▸ **What you will do**:
Give as a Markdown table with columns Row and Line everything from the line containing "Is [178,95] closer" down to the end of the records, leaving out blank lines.

··· Dataset extract ···

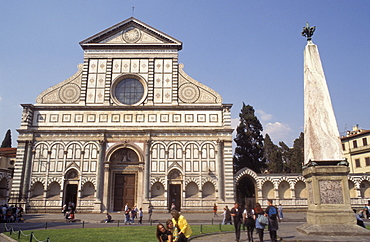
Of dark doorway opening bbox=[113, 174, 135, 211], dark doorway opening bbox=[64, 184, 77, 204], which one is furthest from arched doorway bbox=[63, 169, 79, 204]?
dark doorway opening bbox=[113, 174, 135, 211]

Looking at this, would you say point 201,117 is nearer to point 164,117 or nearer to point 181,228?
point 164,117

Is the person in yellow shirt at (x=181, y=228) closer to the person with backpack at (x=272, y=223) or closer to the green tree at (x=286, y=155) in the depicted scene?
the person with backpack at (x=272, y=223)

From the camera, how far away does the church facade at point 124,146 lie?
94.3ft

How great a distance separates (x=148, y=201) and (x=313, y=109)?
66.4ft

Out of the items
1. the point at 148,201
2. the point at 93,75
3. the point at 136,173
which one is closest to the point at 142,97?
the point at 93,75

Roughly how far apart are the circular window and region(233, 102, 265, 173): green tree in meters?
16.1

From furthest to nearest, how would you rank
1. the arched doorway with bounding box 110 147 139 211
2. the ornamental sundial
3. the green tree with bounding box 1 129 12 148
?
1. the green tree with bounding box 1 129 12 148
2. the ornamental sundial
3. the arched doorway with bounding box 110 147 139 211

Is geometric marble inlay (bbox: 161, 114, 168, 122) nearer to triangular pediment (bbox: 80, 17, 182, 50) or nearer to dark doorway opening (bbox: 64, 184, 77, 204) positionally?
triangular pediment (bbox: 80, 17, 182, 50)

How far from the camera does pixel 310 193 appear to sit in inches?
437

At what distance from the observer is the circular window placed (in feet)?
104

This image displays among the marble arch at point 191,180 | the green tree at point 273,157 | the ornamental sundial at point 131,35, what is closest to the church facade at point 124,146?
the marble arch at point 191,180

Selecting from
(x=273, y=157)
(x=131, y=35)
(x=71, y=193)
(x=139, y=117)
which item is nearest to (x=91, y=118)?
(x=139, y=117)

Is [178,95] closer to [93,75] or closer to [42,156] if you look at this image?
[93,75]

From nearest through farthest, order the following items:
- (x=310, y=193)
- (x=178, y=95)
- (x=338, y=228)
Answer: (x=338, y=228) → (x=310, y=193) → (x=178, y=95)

···

▸ **Task output**:
| Row | Line |
|---|---|
| 1 | Is [178,95] closer to [93,75] or closer to [42,156] if you look at this image? |
| 2 | [93,75] |
| 3 | From nearest through farthest, order the following items: |
| 4 | - (x=310, y=193) |
| 5 | - (x=178, y=95) |
| 6 | - (x=338, y=228) |
| 7 | Answer: (x=338, y=228) → (x=310, y=193) → (x=178, y=95) |